--- RECORDED INFORMATION ---
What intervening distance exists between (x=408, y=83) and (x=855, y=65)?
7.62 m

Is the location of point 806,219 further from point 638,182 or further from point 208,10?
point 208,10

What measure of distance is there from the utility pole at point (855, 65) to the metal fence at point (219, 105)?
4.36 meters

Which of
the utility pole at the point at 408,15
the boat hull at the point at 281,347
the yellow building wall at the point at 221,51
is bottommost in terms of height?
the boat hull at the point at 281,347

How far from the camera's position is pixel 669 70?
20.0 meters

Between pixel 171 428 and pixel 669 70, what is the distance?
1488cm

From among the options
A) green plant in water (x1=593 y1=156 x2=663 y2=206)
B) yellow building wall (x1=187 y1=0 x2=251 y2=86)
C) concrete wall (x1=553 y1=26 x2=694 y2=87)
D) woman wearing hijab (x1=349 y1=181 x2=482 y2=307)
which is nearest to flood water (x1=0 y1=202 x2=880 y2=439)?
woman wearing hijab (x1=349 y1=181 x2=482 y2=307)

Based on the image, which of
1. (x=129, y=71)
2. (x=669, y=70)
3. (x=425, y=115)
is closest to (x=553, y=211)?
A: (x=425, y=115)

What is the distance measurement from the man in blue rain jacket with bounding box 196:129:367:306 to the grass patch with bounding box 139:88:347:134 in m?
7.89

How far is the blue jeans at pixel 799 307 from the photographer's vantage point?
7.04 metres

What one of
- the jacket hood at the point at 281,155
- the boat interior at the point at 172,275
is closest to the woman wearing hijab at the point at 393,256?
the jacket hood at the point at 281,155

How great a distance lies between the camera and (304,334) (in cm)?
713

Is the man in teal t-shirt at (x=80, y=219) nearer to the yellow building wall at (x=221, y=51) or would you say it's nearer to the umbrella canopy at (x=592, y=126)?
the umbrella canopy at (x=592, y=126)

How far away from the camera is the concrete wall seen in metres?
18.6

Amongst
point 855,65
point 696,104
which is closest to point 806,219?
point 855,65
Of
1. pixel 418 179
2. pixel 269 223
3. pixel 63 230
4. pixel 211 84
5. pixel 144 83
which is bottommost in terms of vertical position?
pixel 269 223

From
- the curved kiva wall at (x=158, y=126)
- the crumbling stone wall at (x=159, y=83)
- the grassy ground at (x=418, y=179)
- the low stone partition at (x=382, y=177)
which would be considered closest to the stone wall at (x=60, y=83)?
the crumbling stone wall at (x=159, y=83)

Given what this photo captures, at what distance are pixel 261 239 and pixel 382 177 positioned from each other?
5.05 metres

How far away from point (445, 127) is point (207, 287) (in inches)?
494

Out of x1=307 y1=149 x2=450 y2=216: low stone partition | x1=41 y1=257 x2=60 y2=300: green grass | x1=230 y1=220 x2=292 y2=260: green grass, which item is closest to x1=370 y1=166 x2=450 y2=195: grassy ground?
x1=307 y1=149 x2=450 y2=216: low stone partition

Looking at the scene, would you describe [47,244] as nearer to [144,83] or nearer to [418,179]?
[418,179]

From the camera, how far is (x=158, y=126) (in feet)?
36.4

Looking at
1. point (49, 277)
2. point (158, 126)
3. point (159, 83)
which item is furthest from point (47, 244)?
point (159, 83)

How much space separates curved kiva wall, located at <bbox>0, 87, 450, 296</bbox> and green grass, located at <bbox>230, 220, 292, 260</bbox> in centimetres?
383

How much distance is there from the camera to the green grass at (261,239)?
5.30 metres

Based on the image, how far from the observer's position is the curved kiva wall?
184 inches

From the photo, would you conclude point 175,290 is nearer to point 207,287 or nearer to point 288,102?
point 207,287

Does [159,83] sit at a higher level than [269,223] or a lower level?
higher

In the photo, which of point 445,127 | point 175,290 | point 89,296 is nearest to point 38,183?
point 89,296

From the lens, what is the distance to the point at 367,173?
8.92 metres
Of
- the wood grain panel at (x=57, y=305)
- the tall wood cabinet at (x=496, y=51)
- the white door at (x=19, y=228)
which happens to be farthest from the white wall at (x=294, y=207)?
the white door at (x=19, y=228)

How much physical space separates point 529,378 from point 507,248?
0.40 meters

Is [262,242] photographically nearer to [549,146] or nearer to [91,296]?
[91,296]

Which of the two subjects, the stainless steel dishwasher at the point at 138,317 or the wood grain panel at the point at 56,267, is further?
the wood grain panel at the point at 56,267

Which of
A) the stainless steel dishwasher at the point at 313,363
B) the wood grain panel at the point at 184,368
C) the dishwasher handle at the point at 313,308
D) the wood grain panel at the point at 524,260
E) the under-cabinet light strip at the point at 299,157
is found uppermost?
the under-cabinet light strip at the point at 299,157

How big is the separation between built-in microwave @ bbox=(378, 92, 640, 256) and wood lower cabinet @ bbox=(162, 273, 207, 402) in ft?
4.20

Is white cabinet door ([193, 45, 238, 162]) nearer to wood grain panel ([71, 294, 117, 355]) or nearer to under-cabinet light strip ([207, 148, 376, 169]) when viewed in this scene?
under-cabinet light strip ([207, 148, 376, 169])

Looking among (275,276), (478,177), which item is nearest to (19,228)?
---
■ WHAT YOU SHOULD DO: Give back, unchanged, everything in the material from the line containing "Is white cabinet" down through its final line.

■ TASK OUTPUT:
Is white cabinet door ([193, 45, 238, 162]) nearer to wood grain panel ([71, 294, 117, 355]) or nearer to under-cabinet light strip ([207, 148, 376, 169]) when viewed in this scene?
under-cabinet light strip ([207, 148, 376, 169])

Looking among (275,276), (478,177), which item is nearest to (19,228)?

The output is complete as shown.